С нами им просто не повезло. А дрессировать они умеют отлично. Просто отлично.
— Знаешь, — сказал я, — мы могли бы видеться с тобой хотя бы днем.
— Нет, — сказала Наташа. — Нет, конечно. Так я очень быстро тебя возненавижу. А я не хочу. Ты же понимаешь.
— Понимаю, — сказал я. — Я тоже не хочу. Лучше я уеду куда-нибудь. Правда, так будет лучше.
— Какой-то кошмар, — беспомощно сказала Наташа. — И ведь ничего не сделаешь… Ну почему так, Вадик? Почему мы такие несчастливые! Сначала… да что говорить… измучили совсем… Потом… Вдруг показалось, наконец, что все хорошо, что можно жить, все хорошо, совсем все, только-только… и это отобрали… Ну почему именно мы? Господи, ну за что именно мы?…
Надо уезжать, подумал я. Уезжать немедленно, на восток, на север, к черту на рога, куда угодно, лишь бы дальше, потому что невозможно так — быть рядом и не иметь возможности помочь, невозможно — в одном городе, с вечным риском случайной встречи… Кто мог знать, что события пойдут вразгон и уехать я так и не успею?… И такими вдруг мелкими показались мне наши ночные страхи перед подступившим расставанием и одиночеством…
Наташка…
— Наташка, — сказал я. — Это же не насовсем…
— Да, — сказала она, — Хоть бы уж скорее, что ли…
Этажом ниже готовились к вечеринке: из распахнутого окна доносились звон посуды, патефонная музыка, веселые старушечьи голоса; там и жили-то не то две, не то три старушки, вполне еще бодрые, у них была тьма подружек, собирались они часто и по разным поводам и по вечерам очень даже неплохо исполняли русские народные и популярные советские песни. Я пропускал эти звуки мимо ушей, пока одна из хозяек не принялась, стоя у окна, делиться с кем-то из тугоухих гостей: «Психические оне! Психические, говорю! Темноты боятся. И он, сердешный, боялся, да и добоялся — инфрахт. Инфрахт, говорю!
Крепкай такой мужчина и из себя видный, а вод поди-ка ты. Утром его на носилках несли, я в дверь-то и подглядела, да ничего не увидала: простыней закрыли, стало-ть…"
— Вот так, Наташка, все и объяснилось: психические мы, — сказал я. Все просто.
— Все просто, — сказала Наташа глухо. — Сходить с ума от любви — это удел психических.

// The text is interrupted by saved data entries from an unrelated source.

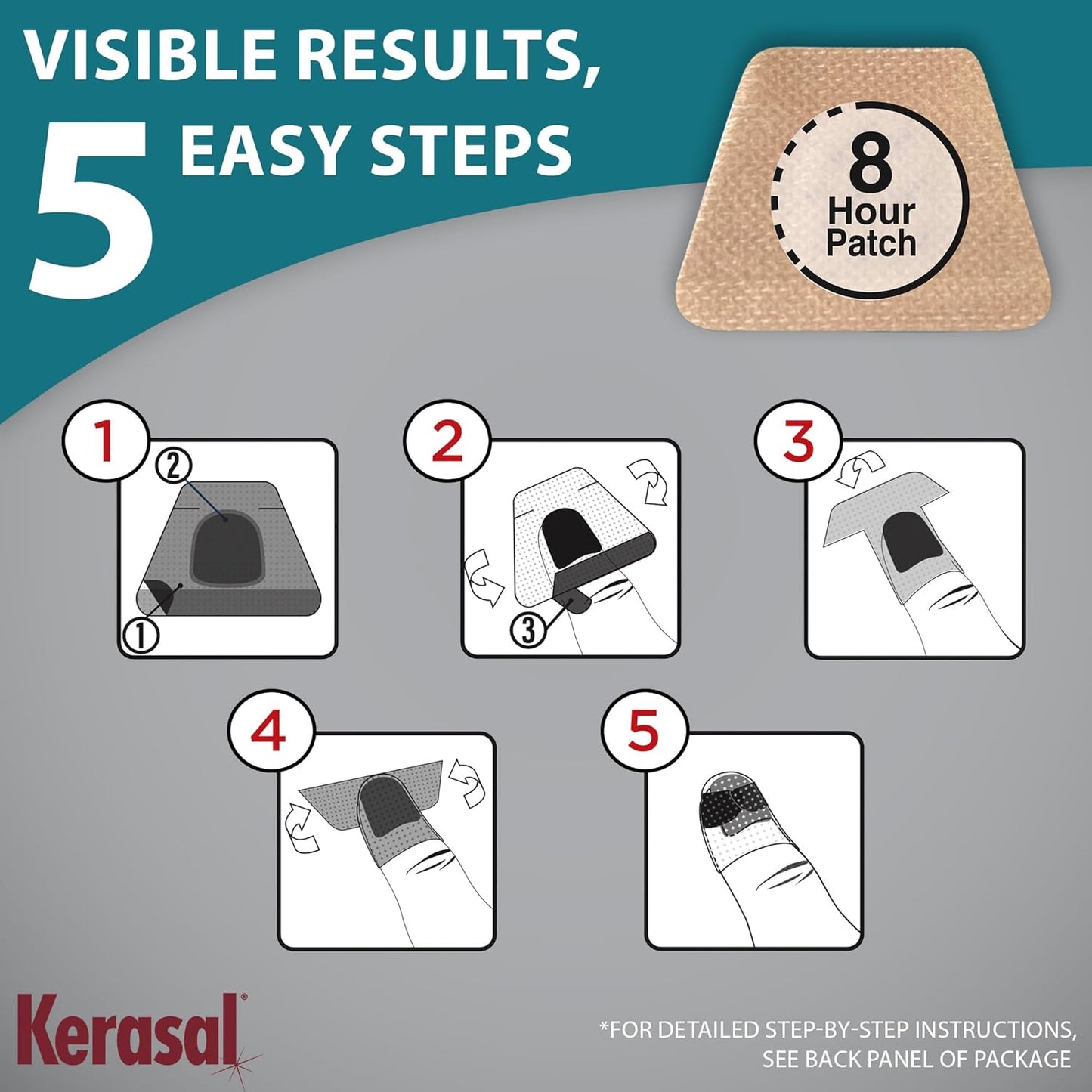 VISIBLE RESULTS,
5 EASY STEPS

8 Hour Patch

1
②
①

2
③

3

4

5

Kerasal®

*FOR DETAILED STEP-BY-STEP INSTRUCTIONS, SEE BACK PANEL OF PACKAGE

И предчувствовать беду — тоже удел психических. И кричать, зная, что тебя не услышат. И бояться темноты. И поджигать костер, на котором стоишь. И отрубить себе руку, когда не можешь разжать пальцы…
— Ты только держись, — сказал я. — Мне легче будет, если я буду знать, что ты держишься.
— Я продержусь, — сказала она. — Теперь ведь точно знаем, почему и зачем…
Дом напротив нас был весь ярко высвечен закатным солнцем, и окна его пылали, будто плавясь от немыслимого жара, но, ей-богу, никаких предчувствий эта картина у меня тогда не вызвала, была только тоска, одна только тоска, глубокая, бездонная, черная…
— Наташа, — позвал я.
— Я здесь, — сказала она. — И я люблю тебя. Я тебя так давно люблю, что даже не помню, когда начала. Наверное, я всегда любила тебя. Даже когда еще не родилась. И, господи, как долго я тебя искала. И как долго тебя еще ждать…
Она смотрела на меня потемневшими глазами, и я поцеловал ее — в последний раз. Губы ее были сухие. Губы и глаза. Приближался час наступления темноты.
— Иди, — сказала она. — Теперь иди. Иди и не оглядывайся. И не говори ничего. Я не выдержу больше. Не оглядывайся на меня. Если надо будет — не оглядывайся. Иди.
Где-то били часы. Били медленно, размеренно, с оттяжкой. С тех пор я не выношу боя часов.
…А судьбы свои мы выбираем все-таки сами, выбираем вслепую, наугад, и ничего в них уже не изменишь, и бога нет, чтобы свалить на него ответственность и вину за выбор, и даже пройдя сквозь огонь и выйдя из огня, помним о несказанных словах и о потраченных зря минутах, и о том, что не оглянулся вовремя или, наоборот, не выдержал и оглянулся — как Орфей на пороге ада. Мы осуждены на память, и в этом наше проклятие и наша гордость.